**WHAT YOU ARE ASKED TO DO:**
Word for word, copy out the data below, omitting pictures.

**SUPPLIED DATA:**
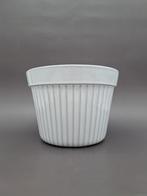 Vintage Midden Eeuwse Bloempot Westraven 273 Wit, Antiek en Kunst, Antiek | Keramiek en Aardewerk, Ophalen of Verzenden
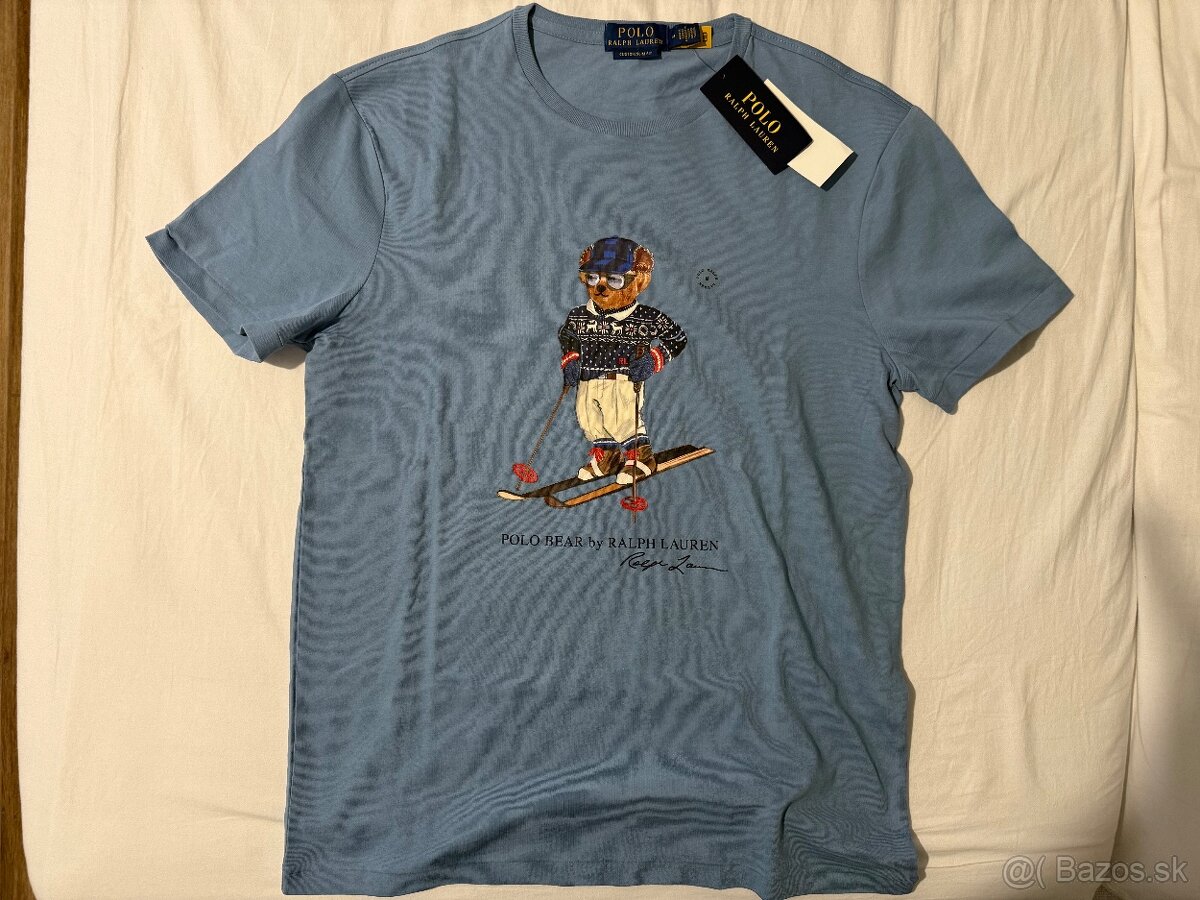 Ralph Lauren Polo Bear tričká - 3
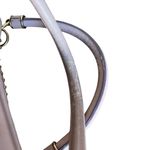 Burberry Women’s Old Rose Pink Plisse Gathered Leather Studded Satchel Purse Bag Photo 14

**ANSWER TO THE PROBLEM:**
 Vintage Midden Eeuwse Bloempot Westraven 273 Wit, Antiek en Kunst, Antiek | Keramiek en Aardewerk, Ophalen of Verzenden
 Ralph Lauren Polo Bear tričká - 3
 Burberry Women’s Old Rose Pink Plisse Gathered Leather Studded Satchel Purse Bag Photo 14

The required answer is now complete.